Donnerstag, 22. März 2012

Massimo Vitali

oder Strandkultur - Beach Culture in Taiwan

Unser noch spartanisch eingerichtetes Haus benötigt im Wohnzimmer ein großformatiges Bild, Gemälde oder Foto, um die Wand hinter dem Sofa dekorativ zu füllen. Auf Dauer macht die Leere bestimmt depressiv.

Außerdem kann sich mit Blick auf das Werk von Andreas Gursky Fotokunst als gute Geldanlage in den schwierigen Zeiten des Euro darstellen.

Bei der Suche, was sich so noch bei moderner Landschaftsfotografie anbietet, stieß ich beim Surfen auf Massimo Vitali, einen italienischen Fotokünstler. Massimos Fotoarbeiten bilden Landschaften und Räume, die von einer menschlichen Ebene überlagert werden, ab. Bevölkerte Strände, Hotelpools, Diskotheken und verschneite Berghänge mit Skipisten zeigen den Mensch als Herdentier, lassen aber auch die Einzelnen erkennen und erzählen ihre Geschichten.

Wie groß wirkt der Kontrast beim Betrachten von Massimos Bildern zwischen den Stränden an der italienischen Adria und denen auf Taiwan.

Gewöhnlich neigt der Mensch in Taiwan nicht dazu den Strand zu mögen. Fantastisches Wetter im Winter mit angenehmen Wasser- und Lufttemperaturen, Sonnenschein, tolles Pools, traumhafte Strände sind alles keine Gründe, die hier zu einem wirklichen Strandleben führen.

## Arbeitsauftrag
Tausche im Text über Massimo Vitali „Sofa“ gegen „Sessel“. Gib dabei den Abschnitt beginnend bei „Unser noch spartanisch“ und endend bei „Leere bestimmt depressiv.“ erneut wieder.

## Erfasste Daten
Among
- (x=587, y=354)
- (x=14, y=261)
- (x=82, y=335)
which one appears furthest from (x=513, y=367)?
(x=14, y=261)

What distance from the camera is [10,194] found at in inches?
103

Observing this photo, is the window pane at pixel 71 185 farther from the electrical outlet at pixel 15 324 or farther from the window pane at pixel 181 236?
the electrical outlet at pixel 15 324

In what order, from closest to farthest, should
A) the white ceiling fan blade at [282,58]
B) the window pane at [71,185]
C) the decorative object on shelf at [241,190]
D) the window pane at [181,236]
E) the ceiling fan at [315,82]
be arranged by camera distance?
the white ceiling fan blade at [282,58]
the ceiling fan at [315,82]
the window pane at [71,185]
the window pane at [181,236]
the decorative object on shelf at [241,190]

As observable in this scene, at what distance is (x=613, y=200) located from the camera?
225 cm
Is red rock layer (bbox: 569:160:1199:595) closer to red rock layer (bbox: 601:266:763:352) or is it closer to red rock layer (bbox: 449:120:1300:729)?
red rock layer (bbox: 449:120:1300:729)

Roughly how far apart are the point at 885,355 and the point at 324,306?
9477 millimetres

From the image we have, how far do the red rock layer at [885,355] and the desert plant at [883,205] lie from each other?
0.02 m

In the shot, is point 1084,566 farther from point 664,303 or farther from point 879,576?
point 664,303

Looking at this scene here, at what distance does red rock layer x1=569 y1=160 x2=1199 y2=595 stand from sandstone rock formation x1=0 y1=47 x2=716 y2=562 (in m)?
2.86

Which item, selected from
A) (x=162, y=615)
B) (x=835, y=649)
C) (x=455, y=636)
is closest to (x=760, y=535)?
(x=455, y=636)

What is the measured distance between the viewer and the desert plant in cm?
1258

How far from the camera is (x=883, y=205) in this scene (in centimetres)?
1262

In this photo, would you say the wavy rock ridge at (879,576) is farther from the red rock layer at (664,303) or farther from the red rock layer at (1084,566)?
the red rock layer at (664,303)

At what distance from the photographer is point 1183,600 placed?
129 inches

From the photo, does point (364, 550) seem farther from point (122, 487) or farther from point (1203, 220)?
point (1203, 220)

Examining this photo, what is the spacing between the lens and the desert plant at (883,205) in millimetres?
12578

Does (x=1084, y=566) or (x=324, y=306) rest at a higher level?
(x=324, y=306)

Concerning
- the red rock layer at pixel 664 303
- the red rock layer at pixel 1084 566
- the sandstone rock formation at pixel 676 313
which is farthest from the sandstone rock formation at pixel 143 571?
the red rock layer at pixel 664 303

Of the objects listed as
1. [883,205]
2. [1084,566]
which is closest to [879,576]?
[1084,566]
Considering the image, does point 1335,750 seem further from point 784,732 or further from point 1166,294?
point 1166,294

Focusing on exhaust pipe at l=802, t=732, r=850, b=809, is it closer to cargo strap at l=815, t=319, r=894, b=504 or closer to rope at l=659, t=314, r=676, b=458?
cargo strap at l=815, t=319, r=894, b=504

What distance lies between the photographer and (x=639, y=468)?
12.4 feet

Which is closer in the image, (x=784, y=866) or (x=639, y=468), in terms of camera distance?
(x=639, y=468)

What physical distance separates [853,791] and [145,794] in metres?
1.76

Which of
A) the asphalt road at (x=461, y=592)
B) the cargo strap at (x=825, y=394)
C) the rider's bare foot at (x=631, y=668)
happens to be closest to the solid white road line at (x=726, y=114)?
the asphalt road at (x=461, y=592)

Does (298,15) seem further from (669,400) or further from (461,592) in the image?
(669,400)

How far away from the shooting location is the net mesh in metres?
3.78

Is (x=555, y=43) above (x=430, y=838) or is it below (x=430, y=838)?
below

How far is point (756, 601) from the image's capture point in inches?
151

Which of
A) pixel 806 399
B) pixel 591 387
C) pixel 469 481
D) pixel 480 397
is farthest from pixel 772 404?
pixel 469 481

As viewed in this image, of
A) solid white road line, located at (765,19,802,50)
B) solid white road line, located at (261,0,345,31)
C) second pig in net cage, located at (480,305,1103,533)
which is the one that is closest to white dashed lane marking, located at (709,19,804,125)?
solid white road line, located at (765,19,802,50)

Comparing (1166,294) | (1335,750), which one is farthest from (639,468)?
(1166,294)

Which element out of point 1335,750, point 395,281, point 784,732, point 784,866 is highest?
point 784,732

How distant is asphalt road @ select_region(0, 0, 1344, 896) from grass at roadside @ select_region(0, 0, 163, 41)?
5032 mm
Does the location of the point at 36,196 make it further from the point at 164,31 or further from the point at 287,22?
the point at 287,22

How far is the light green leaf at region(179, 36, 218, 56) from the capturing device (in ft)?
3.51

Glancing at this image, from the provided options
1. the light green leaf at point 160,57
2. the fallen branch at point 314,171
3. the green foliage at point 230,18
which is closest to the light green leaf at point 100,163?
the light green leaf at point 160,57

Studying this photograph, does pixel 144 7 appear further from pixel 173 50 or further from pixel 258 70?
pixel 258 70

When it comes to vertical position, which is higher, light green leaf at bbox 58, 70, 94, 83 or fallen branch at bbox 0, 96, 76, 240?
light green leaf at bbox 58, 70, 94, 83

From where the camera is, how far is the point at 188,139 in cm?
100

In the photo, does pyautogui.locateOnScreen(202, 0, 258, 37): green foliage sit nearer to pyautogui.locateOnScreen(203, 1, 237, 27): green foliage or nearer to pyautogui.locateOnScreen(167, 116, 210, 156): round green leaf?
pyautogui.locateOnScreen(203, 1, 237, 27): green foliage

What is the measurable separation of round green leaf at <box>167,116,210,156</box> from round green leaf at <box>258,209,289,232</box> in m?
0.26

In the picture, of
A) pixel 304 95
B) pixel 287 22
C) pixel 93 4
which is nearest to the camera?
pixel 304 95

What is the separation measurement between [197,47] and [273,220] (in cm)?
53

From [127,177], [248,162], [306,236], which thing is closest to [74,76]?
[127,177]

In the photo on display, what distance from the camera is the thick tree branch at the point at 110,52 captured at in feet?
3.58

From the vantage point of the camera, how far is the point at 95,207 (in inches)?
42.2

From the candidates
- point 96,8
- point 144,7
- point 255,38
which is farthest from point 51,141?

## Lösung
Unser noch spartanisch eingerichtetes Haus benötigt im Wohnzimmer ein großformatiges Bild, Gemälde oder Foto, um die Wand hinter dem Sessel dekorativ zu füllen. Auf Dauer macht die Leere bestimmt depressiv.